Frackelton was successful as a 19th-century woman artist, including having been the creator of the Blue and Grey pottery, painter of china and maker of book illuminations:

Her innovation in those art forms helped elevate American decorative arts to a standard of excellence and, at the same time, dispelled any myths about women being unable to rise above the rank of an amateur artist. Akin to women of today, she used her talents as an artist and entrepreneur to break through the bonds of traditional gender roles, both in the art world and society... The medals and awards that she won dispelled any notions that a woman could compete on a national and international stage in the ceramic arts.

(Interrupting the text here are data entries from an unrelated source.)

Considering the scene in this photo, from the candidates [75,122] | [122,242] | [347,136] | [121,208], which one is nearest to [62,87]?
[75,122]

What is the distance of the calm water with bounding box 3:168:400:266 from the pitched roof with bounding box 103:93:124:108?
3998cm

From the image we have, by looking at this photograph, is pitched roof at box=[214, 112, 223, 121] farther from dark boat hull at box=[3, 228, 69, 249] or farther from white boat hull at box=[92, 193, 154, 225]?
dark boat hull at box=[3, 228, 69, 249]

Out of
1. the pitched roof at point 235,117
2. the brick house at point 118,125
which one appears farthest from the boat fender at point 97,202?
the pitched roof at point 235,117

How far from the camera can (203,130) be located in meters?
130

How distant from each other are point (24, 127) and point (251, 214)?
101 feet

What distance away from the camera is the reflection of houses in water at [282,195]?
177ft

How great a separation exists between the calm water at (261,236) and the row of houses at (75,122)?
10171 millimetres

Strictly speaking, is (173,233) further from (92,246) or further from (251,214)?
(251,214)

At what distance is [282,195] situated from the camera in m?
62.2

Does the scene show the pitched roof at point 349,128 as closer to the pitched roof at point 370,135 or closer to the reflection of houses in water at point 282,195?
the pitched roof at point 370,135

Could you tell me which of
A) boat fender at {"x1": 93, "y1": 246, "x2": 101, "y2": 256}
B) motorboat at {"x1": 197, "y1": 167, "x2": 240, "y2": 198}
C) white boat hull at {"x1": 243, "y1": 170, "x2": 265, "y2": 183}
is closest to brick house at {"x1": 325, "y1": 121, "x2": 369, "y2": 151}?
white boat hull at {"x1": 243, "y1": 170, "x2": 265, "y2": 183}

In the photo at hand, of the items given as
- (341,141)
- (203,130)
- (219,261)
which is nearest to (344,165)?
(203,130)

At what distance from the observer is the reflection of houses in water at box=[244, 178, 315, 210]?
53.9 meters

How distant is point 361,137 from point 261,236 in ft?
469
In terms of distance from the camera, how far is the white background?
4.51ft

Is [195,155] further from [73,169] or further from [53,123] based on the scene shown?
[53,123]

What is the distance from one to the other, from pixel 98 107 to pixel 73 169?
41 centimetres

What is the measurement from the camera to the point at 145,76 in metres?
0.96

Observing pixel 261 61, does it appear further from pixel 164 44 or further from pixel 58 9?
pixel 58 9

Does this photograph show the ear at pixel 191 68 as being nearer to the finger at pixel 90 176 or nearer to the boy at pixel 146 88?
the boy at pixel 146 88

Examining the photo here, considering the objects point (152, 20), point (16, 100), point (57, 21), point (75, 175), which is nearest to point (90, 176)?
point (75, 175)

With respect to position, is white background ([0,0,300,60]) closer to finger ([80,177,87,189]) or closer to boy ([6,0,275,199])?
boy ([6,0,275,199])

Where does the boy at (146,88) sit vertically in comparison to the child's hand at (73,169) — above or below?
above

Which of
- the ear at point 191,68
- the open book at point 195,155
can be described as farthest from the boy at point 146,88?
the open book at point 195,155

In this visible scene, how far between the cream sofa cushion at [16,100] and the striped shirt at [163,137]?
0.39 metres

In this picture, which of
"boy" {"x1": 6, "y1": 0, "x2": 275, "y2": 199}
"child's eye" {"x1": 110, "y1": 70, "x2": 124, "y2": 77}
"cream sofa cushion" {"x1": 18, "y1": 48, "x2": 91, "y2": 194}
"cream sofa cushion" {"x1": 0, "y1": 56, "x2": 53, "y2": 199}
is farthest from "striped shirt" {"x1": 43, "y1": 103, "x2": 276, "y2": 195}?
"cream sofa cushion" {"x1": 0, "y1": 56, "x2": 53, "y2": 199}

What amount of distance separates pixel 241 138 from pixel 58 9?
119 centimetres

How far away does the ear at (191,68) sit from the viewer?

In 1892 she founded the National League of Mineral Painters, which included members Adelaïde Alsop Robineau and Mary Chase Perry. Frackelton was president of a local association of professional artists, that merged into the Milwaukee Art Institute, and at last into the Milwaukee Art Museum. She was also president of the Wisconsin School of Design.

At the 1893 World's Fair she exhibited her salt-glazed ware and won nine awards for sets of her works. She won other medals at exhibitions in Europe and the United States in the 1880s and 1890s. Margherita of Savoy, the Italian queen congratulated her via letter to her good works and arranged for Frackelton to present her works to the court.

In 1899 she jointly made pottery with ceramic artist George E. Ohr. At the 1900 Paris Exposition Universelle she exhibited her delftwares. Her works are among the Wisconsin Historical Society, Milwaukee Public Museum, Milwaukee County Historical Society and Sinsinawa Mound.

In 2005 she posthumously was awarded the Wisconsin Visual Art Lifetime Achievement Award "due to her ground-breaking work with ceramics, china painting and the art pottery movement of the late 19th century."